While scouting is by no means easy, some of these events help to alleviate some of the stress for scouting departments.

"The biggest pro is obviously having numerous good players in one environment," a National League scout said. "You have the chance to see good matchups. You get to see better hitters face better pitchers and there are lots of players in one spot so the competition is elevated."

But, teams take the bad with the good.

"Kids aren't learning how to play baseball," the NL scout said. "They're learning how to throw to a gun and hit a good BP. A lot of the little things are being lost. They're not playing games anymore. They're also losing the fact of playing with teammates and winning and losing together. It's becoming an 'I' game."

Putting their talent on display against elevated competition helps a lot of the players seeking a scholarship or signing bonus. Wil Myers can attest to that. He was just drafted in the third round by Kansas City in June. They signed him for $2 million and he played for two short-season clubs before the regular season ended.

"They're definitely good to go to," Myers said of the events he attended. "Especially in my situation with a small private school there wasn't that great of competition. Being at a showcase allows you to play against the best talent in the country and show off your skills."

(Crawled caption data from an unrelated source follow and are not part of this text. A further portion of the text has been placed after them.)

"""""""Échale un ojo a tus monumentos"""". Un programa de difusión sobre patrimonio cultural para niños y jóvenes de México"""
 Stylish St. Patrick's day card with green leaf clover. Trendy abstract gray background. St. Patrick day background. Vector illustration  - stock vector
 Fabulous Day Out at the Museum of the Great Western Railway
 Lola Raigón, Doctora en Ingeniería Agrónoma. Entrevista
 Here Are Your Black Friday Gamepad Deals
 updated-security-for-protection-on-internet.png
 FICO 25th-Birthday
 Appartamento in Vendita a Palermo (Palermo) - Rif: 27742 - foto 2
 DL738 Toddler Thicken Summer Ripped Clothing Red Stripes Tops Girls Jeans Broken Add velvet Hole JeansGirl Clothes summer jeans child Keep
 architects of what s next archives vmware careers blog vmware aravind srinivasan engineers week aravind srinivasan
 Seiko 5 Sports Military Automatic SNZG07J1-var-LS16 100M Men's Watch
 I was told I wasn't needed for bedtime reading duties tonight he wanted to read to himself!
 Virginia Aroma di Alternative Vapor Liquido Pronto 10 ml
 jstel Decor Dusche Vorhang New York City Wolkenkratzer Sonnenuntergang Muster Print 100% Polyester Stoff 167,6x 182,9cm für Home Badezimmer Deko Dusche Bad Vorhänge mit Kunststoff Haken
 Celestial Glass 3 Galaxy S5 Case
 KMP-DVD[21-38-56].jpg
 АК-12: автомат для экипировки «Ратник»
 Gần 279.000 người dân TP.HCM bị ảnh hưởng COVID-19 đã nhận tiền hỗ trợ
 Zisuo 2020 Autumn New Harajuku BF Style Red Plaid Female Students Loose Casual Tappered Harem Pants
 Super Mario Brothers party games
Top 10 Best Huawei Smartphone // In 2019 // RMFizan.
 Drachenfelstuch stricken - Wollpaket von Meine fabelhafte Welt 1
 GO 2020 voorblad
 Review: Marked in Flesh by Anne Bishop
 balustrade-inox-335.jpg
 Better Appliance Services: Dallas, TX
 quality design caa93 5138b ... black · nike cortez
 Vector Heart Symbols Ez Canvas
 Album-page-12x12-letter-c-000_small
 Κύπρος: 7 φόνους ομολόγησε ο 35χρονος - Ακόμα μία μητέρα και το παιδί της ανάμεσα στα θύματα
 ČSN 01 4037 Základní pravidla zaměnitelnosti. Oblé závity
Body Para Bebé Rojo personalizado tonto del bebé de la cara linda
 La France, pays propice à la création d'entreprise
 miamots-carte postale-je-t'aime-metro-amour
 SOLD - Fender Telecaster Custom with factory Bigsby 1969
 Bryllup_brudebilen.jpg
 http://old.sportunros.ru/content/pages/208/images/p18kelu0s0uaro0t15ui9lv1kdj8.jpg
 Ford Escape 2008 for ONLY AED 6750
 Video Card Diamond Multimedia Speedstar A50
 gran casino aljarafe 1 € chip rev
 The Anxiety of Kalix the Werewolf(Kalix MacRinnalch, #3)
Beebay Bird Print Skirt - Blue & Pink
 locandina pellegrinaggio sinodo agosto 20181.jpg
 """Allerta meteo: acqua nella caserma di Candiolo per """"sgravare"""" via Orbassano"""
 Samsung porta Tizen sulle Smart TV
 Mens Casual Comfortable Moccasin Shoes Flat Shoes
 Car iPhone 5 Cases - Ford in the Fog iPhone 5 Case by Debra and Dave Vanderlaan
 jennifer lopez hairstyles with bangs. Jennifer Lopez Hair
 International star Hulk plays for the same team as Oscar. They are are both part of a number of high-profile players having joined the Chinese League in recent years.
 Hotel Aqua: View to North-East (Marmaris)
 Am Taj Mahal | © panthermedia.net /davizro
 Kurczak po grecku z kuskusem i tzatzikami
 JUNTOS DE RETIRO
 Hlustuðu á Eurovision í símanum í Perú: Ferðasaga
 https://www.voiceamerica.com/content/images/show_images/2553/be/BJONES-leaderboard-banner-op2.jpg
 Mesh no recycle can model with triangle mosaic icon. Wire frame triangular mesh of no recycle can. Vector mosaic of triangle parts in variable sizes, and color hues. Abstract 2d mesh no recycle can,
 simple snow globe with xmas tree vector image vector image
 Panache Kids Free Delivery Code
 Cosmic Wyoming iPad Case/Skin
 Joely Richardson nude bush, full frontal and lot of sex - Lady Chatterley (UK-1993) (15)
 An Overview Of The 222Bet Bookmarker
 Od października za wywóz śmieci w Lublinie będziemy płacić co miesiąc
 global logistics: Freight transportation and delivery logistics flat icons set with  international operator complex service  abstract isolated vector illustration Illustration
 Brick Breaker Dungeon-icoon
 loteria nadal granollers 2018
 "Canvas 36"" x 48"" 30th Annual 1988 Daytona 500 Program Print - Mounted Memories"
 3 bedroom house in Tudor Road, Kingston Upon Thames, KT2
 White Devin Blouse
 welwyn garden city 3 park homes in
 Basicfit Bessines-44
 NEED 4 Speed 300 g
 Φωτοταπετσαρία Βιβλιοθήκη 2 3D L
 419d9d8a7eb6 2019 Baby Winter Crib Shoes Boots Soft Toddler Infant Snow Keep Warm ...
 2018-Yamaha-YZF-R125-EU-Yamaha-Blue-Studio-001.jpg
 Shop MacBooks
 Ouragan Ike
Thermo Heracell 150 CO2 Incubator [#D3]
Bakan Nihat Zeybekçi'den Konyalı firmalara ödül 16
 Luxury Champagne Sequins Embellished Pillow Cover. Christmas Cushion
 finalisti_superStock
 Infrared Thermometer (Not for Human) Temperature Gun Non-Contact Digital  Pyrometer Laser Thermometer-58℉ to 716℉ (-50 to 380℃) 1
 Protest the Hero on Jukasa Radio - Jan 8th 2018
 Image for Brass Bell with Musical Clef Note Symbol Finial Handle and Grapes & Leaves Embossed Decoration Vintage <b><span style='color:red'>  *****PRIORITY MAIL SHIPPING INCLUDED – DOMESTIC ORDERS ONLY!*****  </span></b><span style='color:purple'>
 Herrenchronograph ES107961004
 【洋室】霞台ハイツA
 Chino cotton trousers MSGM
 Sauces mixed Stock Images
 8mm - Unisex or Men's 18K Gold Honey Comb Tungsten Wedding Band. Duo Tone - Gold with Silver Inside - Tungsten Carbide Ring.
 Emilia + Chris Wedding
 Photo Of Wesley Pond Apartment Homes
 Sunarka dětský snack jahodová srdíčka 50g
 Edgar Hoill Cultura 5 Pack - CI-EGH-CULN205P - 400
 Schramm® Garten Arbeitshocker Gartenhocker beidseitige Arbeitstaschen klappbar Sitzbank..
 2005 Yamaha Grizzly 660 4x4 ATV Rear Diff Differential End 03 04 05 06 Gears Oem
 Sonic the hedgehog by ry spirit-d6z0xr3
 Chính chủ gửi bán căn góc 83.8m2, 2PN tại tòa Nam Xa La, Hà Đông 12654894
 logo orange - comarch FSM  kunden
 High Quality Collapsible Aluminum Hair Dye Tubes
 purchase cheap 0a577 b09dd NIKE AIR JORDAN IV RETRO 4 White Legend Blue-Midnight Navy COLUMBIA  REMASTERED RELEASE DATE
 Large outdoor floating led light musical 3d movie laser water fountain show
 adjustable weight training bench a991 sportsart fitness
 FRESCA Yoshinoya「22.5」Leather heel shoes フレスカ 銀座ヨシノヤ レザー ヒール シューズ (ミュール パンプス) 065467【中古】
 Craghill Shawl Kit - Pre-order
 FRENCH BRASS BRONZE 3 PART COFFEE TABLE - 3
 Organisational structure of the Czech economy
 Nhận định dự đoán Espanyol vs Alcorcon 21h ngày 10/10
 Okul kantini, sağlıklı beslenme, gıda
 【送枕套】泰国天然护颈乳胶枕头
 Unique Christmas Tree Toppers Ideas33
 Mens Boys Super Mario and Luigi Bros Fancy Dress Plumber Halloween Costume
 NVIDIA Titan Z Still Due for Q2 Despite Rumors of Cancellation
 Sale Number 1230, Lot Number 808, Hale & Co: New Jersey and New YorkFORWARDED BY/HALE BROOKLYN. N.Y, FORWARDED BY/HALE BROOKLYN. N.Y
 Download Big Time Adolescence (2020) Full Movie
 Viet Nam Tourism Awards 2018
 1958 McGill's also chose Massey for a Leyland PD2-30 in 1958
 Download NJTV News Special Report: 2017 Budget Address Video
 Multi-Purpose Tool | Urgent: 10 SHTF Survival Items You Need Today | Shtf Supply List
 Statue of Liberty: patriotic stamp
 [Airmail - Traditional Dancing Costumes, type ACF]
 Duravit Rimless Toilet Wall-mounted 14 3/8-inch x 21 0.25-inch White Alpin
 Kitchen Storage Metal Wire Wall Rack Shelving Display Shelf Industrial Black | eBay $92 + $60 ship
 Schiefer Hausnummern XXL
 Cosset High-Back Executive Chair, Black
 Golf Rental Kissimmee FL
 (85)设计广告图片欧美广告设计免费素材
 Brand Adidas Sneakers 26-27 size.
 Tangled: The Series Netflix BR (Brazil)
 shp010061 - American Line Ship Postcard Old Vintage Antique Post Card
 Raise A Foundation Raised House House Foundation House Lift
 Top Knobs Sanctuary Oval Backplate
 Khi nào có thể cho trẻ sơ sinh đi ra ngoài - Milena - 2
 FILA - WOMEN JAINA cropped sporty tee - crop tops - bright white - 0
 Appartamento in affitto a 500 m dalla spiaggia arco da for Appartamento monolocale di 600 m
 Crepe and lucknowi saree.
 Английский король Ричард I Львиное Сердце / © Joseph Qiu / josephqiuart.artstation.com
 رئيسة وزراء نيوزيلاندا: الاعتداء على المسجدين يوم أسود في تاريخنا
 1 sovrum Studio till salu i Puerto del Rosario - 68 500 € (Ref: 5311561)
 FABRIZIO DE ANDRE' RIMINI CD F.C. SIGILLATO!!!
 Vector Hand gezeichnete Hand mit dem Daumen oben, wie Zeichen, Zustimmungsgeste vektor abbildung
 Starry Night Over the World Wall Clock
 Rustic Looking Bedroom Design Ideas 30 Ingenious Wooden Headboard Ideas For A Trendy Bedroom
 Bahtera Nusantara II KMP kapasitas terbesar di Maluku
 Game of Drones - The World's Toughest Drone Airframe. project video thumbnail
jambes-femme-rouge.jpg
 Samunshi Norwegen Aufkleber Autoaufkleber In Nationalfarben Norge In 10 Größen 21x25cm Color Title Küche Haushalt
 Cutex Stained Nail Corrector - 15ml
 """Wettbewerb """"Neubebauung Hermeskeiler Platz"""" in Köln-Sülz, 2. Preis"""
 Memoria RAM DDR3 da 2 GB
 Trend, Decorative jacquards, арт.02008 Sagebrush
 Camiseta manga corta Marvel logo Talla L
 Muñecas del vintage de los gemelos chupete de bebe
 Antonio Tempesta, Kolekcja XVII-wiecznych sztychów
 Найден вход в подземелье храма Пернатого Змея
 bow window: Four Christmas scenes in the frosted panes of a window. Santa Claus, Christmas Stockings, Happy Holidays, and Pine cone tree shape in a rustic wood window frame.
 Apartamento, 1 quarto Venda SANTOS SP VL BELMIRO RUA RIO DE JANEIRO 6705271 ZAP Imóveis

Lefthander Tyler Skaggs pitched in the Area Code Games, the World Wood Bat tournament in Jupiter and a few events at MLB's Urban Youth Academy last summer on his way to being a second-round selection by the Angels in June. He said the advanced competition prepared him for the next step.

"It helped me a lot because you're always playing the best players," Skaggs said. "You're basically facing the best hitters around and then when you come up to pro baseball, it's usually the best hitters here and in college, so it gets you ready for that."

Skaggs said he was never worried about the risk of injury.

"If you think about it, most of the showcases you only throw to about five batters, so it's really not too bad," he said. "Area Codes, you kind of stretch it out a bit, but actually it's fun. It's not going to hurt your arm. It helped me a lot. It put me on the map."